Stream service node status information

Monitor the performance of each Stream node that is part of the Stream service by checking the metrics on the Stream tab. Detailed status information about a node is helpful when you need to troubleshoot the node.

  • Node ID – The identification number of the node in the cluster.

  • Disk usage – The disk space used by the Stream service on this node.

  • Free disk space - The remaining disk space that is allocated to this node.

  • Partition
    • Total - The number of partitions created in the Stream service.

    • Under-replicated - The number of partitions that are not synchronized with the leader node. For example, under-replication can occur when a Stream node fails.
      Note: When you notice under-replicated partitions, check the status of your Stream nodes and troubleshoot them.
    • Offline - The number of partitions that do not have a leader.
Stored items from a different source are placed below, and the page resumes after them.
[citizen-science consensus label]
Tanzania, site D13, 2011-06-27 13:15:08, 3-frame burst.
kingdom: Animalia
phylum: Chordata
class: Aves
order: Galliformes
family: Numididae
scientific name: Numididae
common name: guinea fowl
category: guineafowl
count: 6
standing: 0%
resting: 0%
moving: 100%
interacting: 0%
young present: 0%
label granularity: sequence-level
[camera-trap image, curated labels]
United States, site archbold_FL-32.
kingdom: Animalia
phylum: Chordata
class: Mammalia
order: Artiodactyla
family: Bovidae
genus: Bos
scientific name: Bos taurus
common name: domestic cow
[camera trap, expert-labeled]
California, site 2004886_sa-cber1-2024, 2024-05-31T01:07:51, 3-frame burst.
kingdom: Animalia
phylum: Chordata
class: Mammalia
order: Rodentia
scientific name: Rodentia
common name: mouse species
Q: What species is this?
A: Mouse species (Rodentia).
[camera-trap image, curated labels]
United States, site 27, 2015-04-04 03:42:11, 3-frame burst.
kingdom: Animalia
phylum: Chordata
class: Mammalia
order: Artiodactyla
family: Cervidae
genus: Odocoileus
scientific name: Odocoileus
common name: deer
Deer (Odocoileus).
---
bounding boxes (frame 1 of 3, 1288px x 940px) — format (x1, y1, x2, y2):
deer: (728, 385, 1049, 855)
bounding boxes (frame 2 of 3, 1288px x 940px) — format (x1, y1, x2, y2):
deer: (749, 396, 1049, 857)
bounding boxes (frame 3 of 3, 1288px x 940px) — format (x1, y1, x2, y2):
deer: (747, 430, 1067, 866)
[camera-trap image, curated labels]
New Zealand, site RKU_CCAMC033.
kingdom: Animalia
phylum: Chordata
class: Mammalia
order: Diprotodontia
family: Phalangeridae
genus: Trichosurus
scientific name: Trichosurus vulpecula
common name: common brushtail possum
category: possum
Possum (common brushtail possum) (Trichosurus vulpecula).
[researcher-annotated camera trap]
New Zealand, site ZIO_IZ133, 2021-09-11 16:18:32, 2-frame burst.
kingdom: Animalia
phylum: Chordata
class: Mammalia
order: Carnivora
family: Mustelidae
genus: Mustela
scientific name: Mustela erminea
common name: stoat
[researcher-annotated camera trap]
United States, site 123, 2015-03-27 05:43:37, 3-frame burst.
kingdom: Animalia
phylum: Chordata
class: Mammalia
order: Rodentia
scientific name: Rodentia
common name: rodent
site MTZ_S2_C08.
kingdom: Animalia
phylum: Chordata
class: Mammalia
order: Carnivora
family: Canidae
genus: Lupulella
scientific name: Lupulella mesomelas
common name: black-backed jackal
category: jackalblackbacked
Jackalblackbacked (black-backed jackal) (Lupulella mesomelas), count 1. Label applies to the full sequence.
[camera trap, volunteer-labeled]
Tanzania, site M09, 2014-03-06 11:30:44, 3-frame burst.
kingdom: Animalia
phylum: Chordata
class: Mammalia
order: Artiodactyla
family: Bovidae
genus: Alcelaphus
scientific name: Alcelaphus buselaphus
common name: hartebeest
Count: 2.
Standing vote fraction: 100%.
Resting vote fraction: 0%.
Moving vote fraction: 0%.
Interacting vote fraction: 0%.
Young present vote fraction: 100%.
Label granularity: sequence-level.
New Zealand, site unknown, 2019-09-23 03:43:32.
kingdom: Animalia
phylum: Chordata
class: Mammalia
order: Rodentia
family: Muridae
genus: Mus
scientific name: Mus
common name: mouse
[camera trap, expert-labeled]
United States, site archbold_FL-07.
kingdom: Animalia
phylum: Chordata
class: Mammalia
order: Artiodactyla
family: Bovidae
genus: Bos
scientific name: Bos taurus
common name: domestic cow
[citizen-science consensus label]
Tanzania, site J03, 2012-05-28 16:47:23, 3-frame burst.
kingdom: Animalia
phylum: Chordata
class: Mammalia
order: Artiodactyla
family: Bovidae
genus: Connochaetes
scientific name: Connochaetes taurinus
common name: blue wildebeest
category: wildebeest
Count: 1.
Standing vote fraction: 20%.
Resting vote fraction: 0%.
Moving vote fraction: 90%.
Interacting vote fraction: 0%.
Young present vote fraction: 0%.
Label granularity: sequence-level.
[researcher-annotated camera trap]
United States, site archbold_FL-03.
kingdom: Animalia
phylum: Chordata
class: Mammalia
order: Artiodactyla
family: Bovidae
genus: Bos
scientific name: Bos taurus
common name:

Partitions without a leader can happen when all brokers hosting replicas for this partition are down or no synchronized replica can take leadership due to message count issues. When a partition is offline, the Stream service does not process messages for that partition.
      Note: When you notice offline partitions, check the status of your Stream nodes and troubleshoot them.
    • Leaders - The number of leaders that handle all of the read and write requests across all partitions. A single partition can only have one leader. For more information, see the Apache Kafka documentation.

  • Incoming byte rate - The measurement of how much traffic comes in to be handled by the Stream service. The incoming bytes rate over specified periods of time and the overall mean value.

  • Outgoing byte rate - The measurement of how much traffic leaves the Styream service. The outgoing bytes rate over specified periods of time and the overall mean value.

  • Incoming message rate - The number of incoming records over specified periods of time and the overall mean value.

  • Processors
    • Network processors idle time - The average fraction of time that the network processor is idle.

    • Request handler threads idle time - The average fraction of time that the request handler threads are idle.

    Note: The idle time can have value between 0 and 1, where 0 means that the processor is 100% busy, 1 means that the processor is 100% free. When the idle time is lower than 0.3, it means that the processor is 70% busy, and a warning is displayed in the Stream tab. Check to see what is causing such a high demand on the processor and consider adding additional Stream nodes.
  • Metrics
    • Replication max lag - The amount of elapsed time the replica is allowed before it is considered to out of synchronization. This can happen if the replica does not contact the leader for more messages.

    • Is controller - When its value is 1, the node is the active controller in this cluster. There can be only one active controller in the cluster.

    For more information about the node metrics, see the Apache Kafka documentation.